According to the Fan, the danger can be reduced by limiting the pressure and volume of air supplied to the lungs by a machine.
But some doctors say that they try as much as possible not to use ventilators and instead resorted to other methods.
“Just a few weeks ago in new York patients with the coronavirus, which appeared complications, were regularly placed under the ventilator to give them a chance to breathe,” said Dr. Joseph Hubbuch, an emergency physician working in hospitals in Manhattan.
But now doctors are increasingly trying to first take other measures. One of them is that patients put in different positions, including on the stomach to a natural way to provide the best lung function. Another way to give patients more oxygen through nasal tubes or other devices. Some doctors are experimenting with the addition of nitric oxide to the mix to help improve the flow of blood and oxygen has to be provided in the least damaged part of the lungs.
“We think that if we can do without intubation is likely, patients will have the best result,” said Hubbuch.
He noted that these solutions are not associated with a shortage of medical ventilators. But this is also a problem, added Habbos.

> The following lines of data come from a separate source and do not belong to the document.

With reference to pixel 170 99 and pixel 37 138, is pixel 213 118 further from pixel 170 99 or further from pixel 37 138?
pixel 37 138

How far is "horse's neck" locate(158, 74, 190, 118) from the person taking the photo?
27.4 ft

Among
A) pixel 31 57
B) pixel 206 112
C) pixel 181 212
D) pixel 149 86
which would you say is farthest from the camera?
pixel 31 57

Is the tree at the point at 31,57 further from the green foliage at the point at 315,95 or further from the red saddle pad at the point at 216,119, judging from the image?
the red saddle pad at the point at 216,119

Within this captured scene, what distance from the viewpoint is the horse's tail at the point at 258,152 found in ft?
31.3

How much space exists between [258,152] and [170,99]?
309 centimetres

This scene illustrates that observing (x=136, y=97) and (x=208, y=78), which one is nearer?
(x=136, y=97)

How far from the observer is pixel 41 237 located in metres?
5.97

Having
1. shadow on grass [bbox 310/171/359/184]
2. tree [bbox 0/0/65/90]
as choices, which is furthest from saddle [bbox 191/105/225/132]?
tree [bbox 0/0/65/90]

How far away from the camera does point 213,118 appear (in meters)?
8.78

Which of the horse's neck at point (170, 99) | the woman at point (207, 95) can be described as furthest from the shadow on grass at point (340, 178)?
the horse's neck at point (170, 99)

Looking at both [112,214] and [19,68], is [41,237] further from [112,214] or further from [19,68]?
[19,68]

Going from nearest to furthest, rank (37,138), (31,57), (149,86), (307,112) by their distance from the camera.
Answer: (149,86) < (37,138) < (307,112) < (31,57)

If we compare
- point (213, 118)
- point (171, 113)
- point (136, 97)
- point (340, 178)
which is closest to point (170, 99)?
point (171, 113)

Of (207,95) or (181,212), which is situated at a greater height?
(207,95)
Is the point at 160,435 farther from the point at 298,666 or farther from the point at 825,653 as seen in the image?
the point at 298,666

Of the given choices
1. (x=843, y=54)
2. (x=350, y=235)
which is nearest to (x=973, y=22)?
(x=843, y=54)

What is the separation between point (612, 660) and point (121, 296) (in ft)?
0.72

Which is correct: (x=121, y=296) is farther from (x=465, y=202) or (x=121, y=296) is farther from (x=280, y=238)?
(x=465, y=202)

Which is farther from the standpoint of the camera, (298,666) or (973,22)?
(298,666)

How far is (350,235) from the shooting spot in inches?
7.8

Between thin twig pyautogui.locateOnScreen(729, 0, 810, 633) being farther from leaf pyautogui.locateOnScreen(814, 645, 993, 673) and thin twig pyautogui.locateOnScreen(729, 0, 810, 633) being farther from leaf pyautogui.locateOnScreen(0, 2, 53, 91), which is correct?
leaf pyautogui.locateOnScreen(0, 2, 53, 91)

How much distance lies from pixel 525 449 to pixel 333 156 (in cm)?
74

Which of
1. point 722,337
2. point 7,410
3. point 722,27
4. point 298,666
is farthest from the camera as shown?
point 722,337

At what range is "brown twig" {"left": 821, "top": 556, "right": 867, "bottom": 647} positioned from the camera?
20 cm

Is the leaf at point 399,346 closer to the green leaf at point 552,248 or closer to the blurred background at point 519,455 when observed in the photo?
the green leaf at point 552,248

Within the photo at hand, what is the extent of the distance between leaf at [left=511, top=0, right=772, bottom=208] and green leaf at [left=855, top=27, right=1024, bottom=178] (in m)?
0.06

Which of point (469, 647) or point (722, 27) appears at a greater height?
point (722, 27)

According to Dr. William Shaffner, the infectious disease expert at Vanderbilt University, there are widespread reports that patients with coronavirus usually are on a ventilator much longer than other patients.
Experts say that patients with bacterial pneumonia, for example, may be on ventilator for more than a day or two. But patients with coronavirus are often on the ventilator from 7 to 15 days, after which many of them die.
Another reason for concern is the anticipated shortage of medical ventilators. Experts are concerned that with rising cases of infection, doctors will be forced to make awful decisions about who should live and who should die, because they will not have enough machines for every patient who needs them.
On Wednesday, the Commissioner of health of the state of new York, Dr. Howard Zucker said that officials are studying other possible treatments, but added that “it’s all experimental”.
The new virus belongs to the family of coronaviruses that cause the common cold and more serious diseases. Health officials say that it applies mainly droplets when an infected person coughs or sneezes. There is no proven treatment or vaccine against it.
Experts believe that in most cases, infected people had mild symptoms that can include fever and cough.
But about 20% — many of them elderly or people weakened by chronic illness may suffer a lot stronger. They can develop breathing problems and chest pain. Their lungs can become inflamed, causing a dangerous condition called acute respiratory distress syndrome. It is estimated that between 3% to 4% of patients can require the ventilator.
“The ventilator is not therapy. This auxiliary measure, while we wait that the patient will recover,” said Dr. Roger Alvarez, a specialist in easy to the health system of the University of Miami in Florida.